§ Supplied data
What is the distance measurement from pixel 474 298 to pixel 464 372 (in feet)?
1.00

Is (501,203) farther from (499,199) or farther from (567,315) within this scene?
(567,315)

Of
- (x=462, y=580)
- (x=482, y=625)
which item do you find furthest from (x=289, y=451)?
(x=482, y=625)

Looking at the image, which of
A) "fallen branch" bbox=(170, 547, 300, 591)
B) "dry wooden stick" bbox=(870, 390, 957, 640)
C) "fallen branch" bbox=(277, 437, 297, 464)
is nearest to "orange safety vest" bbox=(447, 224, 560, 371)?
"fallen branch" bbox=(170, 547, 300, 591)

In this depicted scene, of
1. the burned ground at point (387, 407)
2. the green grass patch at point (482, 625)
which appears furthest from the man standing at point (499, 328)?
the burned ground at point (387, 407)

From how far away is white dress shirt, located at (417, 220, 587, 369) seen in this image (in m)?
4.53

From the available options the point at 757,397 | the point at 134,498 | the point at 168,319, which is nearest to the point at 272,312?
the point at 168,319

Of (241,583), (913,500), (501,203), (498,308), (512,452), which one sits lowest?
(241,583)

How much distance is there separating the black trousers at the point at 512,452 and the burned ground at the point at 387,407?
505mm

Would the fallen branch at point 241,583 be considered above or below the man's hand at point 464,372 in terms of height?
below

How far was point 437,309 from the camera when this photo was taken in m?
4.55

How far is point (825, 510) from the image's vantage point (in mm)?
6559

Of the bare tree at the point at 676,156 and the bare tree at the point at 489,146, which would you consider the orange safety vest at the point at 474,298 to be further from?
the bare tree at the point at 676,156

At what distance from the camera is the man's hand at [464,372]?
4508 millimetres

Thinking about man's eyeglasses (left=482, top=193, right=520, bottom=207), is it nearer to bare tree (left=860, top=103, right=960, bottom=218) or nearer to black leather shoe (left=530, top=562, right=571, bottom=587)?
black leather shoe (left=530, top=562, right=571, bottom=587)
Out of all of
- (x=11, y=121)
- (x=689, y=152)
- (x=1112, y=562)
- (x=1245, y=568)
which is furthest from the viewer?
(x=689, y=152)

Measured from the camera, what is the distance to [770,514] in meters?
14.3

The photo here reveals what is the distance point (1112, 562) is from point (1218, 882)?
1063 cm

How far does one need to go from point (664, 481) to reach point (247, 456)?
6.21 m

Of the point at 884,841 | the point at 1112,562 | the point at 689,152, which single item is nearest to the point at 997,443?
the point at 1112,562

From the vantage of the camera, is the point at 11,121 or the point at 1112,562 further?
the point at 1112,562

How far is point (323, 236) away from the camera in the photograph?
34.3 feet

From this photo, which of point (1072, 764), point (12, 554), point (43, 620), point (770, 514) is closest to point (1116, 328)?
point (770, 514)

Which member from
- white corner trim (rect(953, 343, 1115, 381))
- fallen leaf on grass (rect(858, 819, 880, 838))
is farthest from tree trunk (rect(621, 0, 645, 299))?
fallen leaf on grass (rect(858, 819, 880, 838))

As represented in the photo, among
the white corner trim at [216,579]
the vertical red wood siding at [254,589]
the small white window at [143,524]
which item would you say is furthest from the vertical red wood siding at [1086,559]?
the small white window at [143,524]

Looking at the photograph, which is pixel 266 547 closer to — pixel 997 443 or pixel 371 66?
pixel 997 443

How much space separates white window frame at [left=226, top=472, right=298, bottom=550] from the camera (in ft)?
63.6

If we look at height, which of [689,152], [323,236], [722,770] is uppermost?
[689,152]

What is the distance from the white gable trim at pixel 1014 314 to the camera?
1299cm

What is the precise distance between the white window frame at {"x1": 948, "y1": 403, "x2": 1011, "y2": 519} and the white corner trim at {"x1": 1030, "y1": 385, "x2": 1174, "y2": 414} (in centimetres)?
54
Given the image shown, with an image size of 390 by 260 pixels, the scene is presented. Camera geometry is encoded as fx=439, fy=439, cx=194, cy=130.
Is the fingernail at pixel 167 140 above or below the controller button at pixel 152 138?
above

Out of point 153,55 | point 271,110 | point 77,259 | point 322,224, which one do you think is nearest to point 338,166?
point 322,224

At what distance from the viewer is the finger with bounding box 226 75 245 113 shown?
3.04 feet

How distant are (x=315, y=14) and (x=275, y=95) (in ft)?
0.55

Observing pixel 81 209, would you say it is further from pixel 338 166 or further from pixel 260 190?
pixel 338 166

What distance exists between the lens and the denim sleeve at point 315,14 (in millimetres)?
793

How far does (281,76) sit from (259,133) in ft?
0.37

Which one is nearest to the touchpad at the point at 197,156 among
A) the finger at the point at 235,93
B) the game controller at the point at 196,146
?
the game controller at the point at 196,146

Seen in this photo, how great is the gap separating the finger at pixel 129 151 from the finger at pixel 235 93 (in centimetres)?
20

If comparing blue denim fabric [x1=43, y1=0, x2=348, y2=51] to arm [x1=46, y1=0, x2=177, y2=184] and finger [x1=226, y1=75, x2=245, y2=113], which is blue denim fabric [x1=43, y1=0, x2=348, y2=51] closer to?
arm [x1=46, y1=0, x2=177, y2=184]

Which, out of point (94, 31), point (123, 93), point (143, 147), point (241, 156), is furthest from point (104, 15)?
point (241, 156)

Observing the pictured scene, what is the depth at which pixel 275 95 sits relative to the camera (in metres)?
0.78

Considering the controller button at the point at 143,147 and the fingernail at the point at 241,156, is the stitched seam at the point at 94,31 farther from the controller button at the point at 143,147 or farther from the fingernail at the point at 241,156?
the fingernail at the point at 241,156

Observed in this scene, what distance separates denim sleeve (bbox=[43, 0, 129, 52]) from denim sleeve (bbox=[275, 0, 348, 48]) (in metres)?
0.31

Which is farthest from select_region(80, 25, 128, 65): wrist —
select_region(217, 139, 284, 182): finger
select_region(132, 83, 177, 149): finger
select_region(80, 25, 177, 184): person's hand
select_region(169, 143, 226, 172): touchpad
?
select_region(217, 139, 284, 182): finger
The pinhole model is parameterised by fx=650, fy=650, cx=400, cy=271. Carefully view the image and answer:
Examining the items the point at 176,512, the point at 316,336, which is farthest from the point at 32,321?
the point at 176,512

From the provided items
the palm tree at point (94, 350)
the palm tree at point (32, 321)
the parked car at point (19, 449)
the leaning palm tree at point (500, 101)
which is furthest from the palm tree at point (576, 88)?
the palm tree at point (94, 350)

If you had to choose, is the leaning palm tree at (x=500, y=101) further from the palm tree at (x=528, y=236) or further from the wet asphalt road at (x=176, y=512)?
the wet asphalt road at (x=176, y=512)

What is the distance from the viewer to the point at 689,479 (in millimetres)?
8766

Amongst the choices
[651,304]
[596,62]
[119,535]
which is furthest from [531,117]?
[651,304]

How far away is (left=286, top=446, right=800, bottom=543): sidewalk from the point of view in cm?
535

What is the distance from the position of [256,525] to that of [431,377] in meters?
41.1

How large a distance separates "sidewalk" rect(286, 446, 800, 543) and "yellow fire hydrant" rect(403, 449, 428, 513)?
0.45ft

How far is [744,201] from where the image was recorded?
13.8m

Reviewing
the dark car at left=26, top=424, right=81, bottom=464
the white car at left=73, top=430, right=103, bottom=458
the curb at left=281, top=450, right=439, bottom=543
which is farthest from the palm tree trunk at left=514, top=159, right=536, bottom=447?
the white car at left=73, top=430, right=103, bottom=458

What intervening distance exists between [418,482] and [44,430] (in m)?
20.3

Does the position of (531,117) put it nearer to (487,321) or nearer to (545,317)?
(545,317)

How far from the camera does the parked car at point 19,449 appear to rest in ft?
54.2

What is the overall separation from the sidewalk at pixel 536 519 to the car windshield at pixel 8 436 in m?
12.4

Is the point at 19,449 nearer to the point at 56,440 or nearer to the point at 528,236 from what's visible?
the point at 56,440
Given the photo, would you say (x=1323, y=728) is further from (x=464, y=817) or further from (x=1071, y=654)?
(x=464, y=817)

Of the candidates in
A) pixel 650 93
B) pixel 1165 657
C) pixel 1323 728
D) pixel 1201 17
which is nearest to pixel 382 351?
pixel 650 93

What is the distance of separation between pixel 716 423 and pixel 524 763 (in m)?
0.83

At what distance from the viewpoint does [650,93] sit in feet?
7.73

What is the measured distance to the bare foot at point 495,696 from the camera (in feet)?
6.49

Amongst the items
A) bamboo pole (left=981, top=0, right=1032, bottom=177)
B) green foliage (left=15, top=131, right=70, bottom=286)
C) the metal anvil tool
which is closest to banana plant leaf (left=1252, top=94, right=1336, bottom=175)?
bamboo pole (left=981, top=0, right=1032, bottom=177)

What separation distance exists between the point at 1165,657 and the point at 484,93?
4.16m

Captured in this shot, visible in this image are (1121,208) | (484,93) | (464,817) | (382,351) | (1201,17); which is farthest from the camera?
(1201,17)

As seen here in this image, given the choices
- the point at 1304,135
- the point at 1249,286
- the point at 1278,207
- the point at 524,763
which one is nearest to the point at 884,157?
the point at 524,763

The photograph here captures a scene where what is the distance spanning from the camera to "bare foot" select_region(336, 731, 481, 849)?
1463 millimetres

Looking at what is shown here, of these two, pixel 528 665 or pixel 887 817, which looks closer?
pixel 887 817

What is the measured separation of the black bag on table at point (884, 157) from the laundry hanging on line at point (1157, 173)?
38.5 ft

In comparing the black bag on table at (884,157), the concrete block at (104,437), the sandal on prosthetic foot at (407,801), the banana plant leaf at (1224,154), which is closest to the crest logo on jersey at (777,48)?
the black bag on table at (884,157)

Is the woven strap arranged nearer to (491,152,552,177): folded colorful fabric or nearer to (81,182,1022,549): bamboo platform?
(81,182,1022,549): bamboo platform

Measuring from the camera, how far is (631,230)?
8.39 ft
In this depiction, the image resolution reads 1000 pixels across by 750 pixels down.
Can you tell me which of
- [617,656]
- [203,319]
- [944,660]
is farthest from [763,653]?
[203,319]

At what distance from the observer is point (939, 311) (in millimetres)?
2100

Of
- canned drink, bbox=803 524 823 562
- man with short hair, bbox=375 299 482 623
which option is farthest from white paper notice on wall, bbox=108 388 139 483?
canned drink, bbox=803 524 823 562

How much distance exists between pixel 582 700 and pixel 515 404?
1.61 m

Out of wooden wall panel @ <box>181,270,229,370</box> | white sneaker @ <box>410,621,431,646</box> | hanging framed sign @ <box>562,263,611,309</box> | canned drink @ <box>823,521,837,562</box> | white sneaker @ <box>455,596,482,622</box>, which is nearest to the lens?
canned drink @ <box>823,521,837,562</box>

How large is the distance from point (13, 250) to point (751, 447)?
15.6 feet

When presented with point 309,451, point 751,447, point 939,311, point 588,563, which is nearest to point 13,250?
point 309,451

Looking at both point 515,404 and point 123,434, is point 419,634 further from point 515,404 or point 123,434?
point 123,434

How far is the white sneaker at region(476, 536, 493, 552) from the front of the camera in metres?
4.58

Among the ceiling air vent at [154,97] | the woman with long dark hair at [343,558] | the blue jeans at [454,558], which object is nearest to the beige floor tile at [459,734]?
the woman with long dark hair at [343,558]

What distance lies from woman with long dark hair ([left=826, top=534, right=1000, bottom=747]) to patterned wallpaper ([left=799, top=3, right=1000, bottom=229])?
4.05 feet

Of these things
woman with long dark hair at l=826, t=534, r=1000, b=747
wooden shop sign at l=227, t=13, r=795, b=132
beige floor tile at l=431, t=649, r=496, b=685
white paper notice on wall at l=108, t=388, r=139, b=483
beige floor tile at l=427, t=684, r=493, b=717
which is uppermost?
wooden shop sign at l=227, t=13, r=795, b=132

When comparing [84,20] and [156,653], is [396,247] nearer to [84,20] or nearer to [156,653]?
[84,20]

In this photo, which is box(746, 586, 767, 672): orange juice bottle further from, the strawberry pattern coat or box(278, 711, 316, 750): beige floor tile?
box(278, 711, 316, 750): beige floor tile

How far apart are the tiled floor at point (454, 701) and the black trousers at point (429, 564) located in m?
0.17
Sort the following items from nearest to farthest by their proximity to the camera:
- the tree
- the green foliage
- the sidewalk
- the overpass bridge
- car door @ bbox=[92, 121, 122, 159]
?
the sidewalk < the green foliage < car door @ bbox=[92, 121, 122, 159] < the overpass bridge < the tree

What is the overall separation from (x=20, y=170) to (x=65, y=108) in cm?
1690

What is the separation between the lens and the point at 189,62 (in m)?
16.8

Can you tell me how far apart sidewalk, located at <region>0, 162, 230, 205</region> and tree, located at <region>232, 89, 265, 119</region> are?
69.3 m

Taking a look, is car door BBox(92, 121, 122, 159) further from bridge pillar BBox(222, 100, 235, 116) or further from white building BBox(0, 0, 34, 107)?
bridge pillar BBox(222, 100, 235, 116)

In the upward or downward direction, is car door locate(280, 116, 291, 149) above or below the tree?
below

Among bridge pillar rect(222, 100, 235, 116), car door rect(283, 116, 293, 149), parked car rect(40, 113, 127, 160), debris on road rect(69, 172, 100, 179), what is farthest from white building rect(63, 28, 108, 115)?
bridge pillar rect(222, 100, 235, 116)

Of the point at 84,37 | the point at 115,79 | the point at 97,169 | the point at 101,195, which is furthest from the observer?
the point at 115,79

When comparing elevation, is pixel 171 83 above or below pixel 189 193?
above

§ Exercise directions
Reproduce exactly the lines from the one with "What is the overall separation from (x=20, y=170)" through the end of the entries above, both ends included.

§ Correct output
What is the overall separation from (x=20, y=170) to (x=65, y=108) in cm?
1690

What is the separation between the lens and the point at 189,62 (in m)?
16.8

Can you tell me how far apart sidewalk, located at <region>0, 162, 230, 205</region> and tree, located at <region>232, 89, 265, 119</region> are?
69.3 m

Taking a look, is car door BBox(92, 121, 122, 159) further from bridge pillar BBox(222, 100, 235, 116) or further from white building BBox(0, 0, 34, 107)?
bridge pillar BBox(222, 100, 235, 116)

In the upward or downward direction, is car door locate(280, 116, 291, 149) above or below the tree?
below

Among bridge pillar rect(222, 100, 235, 116), car door rect(283, 116, 293, 149), parked car rect(40, 113, 127, 160), debris on road rect(69, 172, 100, 179), what is farthest from white building rect(63, 28, 108, 115)?
bridge pillar rect(222, 100, 235, 116)

Of the point at 84,37 | the point at 115,79 | the point at 97,169 | the point at 101,195, which is furthest from the observer?
the point at 115,79

When comparing elevation, is pixel 171 83 above or below pixel 189 193?
above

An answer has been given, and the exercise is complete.